La obra salvífica de Cristo no termina con su persona y en el arco de su vida terrena; prosigue mediante la Iglesia, sacramento del amor y de la ternura de Dios por los hombres. Enviando en misión a sus discípulos, Jesús les confiere un doble mandato: anunciar el Evangelio de la salvación y curar a los enfermos (cf. Mt 10, 7-8). Fiel a esta enseñanza, la Iglesia ha considerado siempre la asistencia a los enfermos parte integrante de su misión.

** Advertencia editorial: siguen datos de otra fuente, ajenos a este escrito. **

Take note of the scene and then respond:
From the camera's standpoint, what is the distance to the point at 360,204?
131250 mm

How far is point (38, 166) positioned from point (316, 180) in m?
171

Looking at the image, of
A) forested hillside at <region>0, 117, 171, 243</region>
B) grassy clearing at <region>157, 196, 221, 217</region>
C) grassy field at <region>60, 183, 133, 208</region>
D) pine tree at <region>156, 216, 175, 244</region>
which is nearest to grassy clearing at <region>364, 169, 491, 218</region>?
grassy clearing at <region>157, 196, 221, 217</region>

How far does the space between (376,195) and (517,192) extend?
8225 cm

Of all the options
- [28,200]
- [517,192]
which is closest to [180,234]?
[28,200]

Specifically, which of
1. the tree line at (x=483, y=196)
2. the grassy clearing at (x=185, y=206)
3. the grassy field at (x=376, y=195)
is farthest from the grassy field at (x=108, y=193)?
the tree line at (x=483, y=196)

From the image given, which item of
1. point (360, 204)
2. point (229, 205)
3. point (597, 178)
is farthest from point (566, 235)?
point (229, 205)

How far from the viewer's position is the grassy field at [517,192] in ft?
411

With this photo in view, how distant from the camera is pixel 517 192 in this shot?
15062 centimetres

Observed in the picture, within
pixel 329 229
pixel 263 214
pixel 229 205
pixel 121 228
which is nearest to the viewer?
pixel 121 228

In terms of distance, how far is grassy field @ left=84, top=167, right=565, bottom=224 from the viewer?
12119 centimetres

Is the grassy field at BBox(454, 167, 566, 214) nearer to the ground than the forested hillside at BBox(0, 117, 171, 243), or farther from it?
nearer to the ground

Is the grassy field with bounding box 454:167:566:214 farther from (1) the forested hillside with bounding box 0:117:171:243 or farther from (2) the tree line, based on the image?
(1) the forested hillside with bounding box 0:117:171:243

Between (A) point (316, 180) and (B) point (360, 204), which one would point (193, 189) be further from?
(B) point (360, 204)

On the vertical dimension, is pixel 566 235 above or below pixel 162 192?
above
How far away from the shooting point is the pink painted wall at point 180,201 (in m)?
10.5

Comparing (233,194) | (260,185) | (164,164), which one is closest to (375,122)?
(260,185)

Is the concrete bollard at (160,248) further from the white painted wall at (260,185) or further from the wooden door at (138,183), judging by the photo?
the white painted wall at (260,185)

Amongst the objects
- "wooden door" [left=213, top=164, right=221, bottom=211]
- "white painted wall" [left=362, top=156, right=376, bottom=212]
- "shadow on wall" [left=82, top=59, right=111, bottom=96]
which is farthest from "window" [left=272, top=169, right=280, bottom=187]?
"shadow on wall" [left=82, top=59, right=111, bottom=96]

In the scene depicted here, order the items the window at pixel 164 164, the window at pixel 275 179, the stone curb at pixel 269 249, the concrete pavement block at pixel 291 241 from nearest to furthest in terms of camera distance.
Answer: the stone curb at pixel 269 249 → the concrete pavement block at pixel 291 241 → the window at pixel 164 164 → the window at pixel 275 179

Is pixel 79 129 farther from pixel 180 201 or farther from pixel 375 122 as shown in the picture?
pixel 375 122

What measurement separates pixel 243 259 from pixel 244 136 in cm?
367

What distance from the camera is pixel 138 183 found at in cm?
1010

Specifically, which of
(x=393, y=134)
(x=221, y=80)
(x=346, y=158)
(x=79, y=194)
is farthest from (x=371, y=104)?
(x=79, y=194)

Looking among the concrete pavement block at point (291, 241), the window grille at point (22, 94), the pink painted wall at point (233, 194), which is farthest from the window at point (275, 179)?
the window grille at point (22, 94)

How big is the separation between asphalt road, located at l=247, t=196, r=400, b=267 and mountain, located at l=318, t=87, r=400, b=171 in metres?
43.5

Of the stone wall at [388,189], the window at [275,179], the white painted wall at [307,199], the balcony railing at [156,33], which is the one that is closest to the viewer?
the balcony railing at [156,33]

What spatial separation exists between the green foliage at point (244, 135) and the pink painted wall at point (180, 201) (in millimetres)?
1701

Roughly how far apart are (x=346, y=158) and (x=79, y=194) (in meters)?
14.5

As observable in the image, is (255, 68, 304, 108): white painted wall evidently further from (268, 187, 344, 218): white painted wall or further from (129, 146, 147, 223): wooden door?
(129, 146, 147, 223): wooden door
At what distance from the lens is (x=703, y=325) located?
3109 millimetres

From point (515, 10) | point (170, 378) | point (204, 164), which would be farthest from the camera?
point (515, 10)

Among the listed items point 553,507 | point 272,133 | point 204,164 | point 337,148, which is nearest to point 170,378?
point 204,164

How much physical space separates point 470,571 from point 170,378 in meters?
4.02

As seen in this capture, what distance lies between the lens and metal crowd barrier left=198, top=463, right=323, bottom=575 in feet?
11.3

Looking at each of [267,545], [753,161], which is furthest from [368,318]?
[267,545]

«Pobres y enfermos tendréis siempre con vosotros», advierte Jesús (cf. Mt 26, 11), y la Iglesia los encuentra continuamente en su camino, considerando a las personas enfermas una vía privilegiada para encontrar a Cristo, acogerlo y servirlo. Curar a un enfermo, acogerlo, servirlo, es servir a Cristo: el enfermo es la carne de Cristo.

Esto sucede también en nuestro tiempo, cuando, no obstante las múltiples conquistas de la ciencia, el sufrimiento interior y físico de las personas suscita fuertes interrogantes sobre el sentido de la enfermedad y del dolor y sobre el porqué de la muerte. Se trata de preguntas existenciales, a las que la acción pastoral de la Iglesia debe responder a la luz de la fe, teniendo ante sus ojos al Crucificado, en el que se manifiesta todo el misterio salvífico de Dios Padre que, por amor a los hombres, no perdonó ni a su propio Hijo (cf. Rm 8, 32). Por lo tanto, cada uno de nosotros está llamado a llevar la luz de la palabra de Dios y la fuerza de la gracia a quienes sufren y a cuantos los asisten, familiares, médicos y enfermeros, para que el servicio al enfermo se preste cada vez más con humanidad, con entrega generosa, con amor evangélico y con ternura. La Iglesia madre, mediante nuestras manos, acaricia nuestros sufrimientos y cura nuestras heridas, y lo hace con ternura de madre.

Pidamos a María, Salud de los enfermos, que toda persona experimente en la enfermedad, gracias a la solicitud de quien está a su lado, la fuerza del amor de Dios y el consuelo de su ternura materna.